Auto financing loans can be a huge headache. There are so many variables involved. Do I purchase with cash or finance, buy new or used, etc? I will tell you how it is and what you should look for.
Know how much you can afford
First, how much car can you afford? That is a good question and it depends on the following factors:
- Debt to Income Ratio (DTI)
- FICO Score
- Loan to Value Ratio (LTV)
- Simultaneous Car Notes
Do you want to look cool in a fancy depreciating asset to impress people? You certainly can but it will affect your debt to income (DTI) ratio.
Generally lenders look for DTI to be lower than 35-45%. As it gets higher, the harder it is to get approved. If you can bring on a co-signor, it can greatly help your DTI.
The formula for DTI is (total monthly cc/rent/mortgage payment) + monthly new car loan payment) – monthly pretax income
Finding the perfect vehicle is one thing, overextending your income to look cool is another.
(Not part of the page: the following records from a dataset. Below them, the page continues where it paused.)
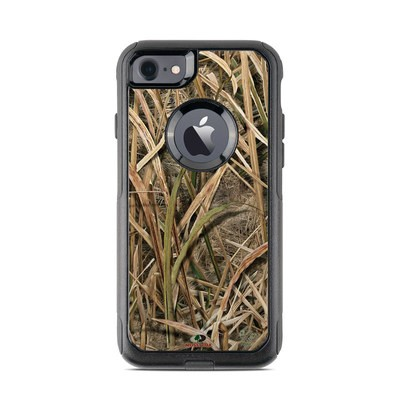 OtterBox Commuter iPhone 7 Case Skin - Shadow Grass Blades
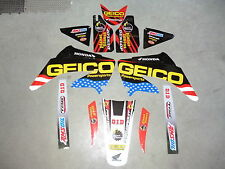 KIT GRAFICHE HONDA CR 125 250 CRF 250 CRF 450 GEICO NERO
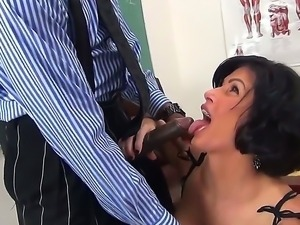 Sean Michaels lets his long black cock penetrate Shay Foxs tight little vag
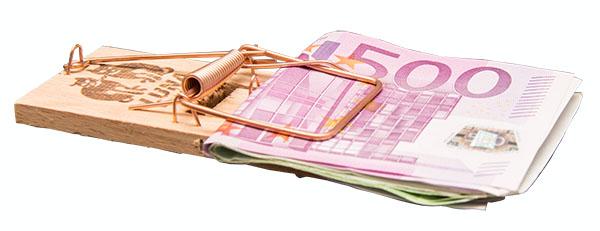 Bild Mausefalle mit Geldscheine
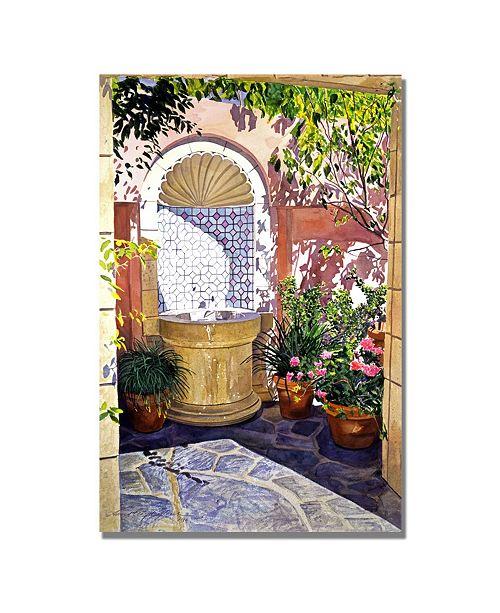 "Trademark Global David Lloyd Glover 'Watersounds' Canvas Art - 24"" x 16"""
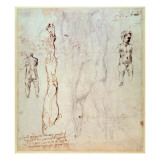 Anatomical Drawings with Accompanying Notes Giclee Print by Michelangelo Buonarroti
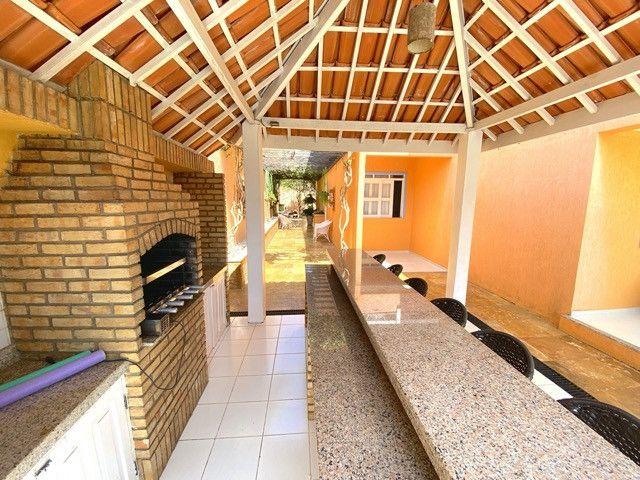 Casa duplex 500m² com 4 suítes máster 5 Vagas Cobertas. De Lourdes (Dunas) Fortaleza - CE - Foto 6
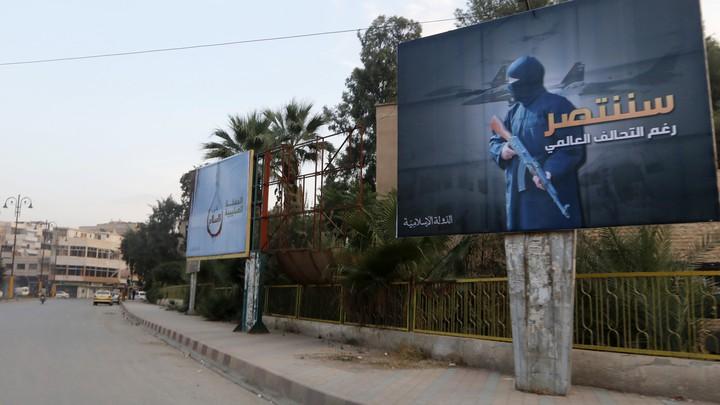 A billboard promoting the Islamic State in Raqqa, Syria.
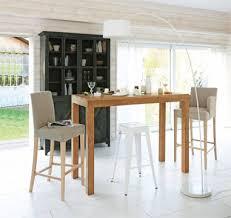 Cuisine table bar table de cuisine à rallonge | Amoretti decoration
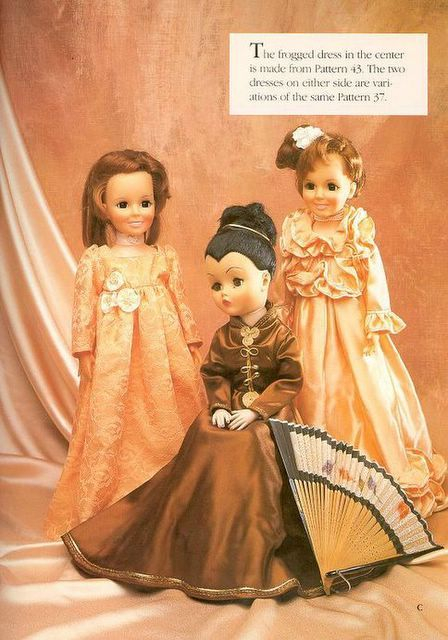 DollClothes032c (448x640, 274Kb)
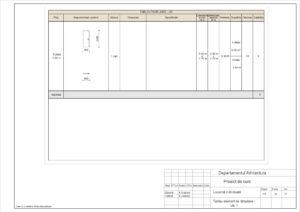 Tablou element de tâmplarie - Uși 1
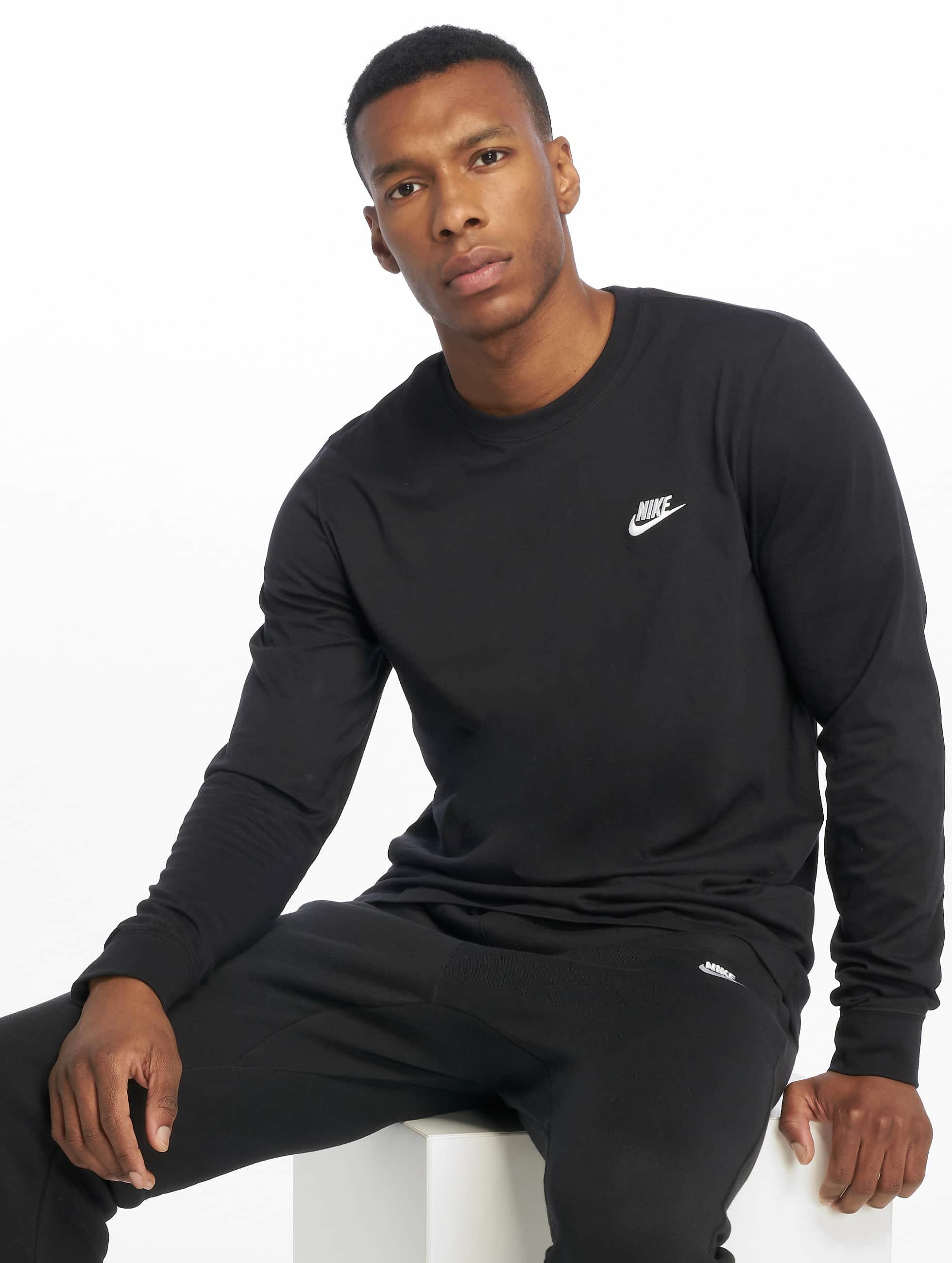 Boys XS TP 3 4 Years Nike Air Jordan Jacket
Calculate how much car you can afford prior to going to the dealership or negotiate through a private party.
New vs. used
You need to ask yourself a few questions. Are you the type of person who wants a fancy BMW, Mercedes, or European car to impress your friends and neighbors? Or are you practical and reliability is your main motivator? Is getting from point A to point B your main objective and not getting caught up in trying to look cool, stuck in traffic? A car will be one of the worst investments that you will ever make. If you purchase new, that sucker will depreciate 10-15% or more as soon as you drive it off the lot. And it will continue to depreciate for the life of the car. Typically, finding a used car that is 2-3 years old is a good option for some. The car would still be in pretty good mechanical condition, under warranty, and depreciated.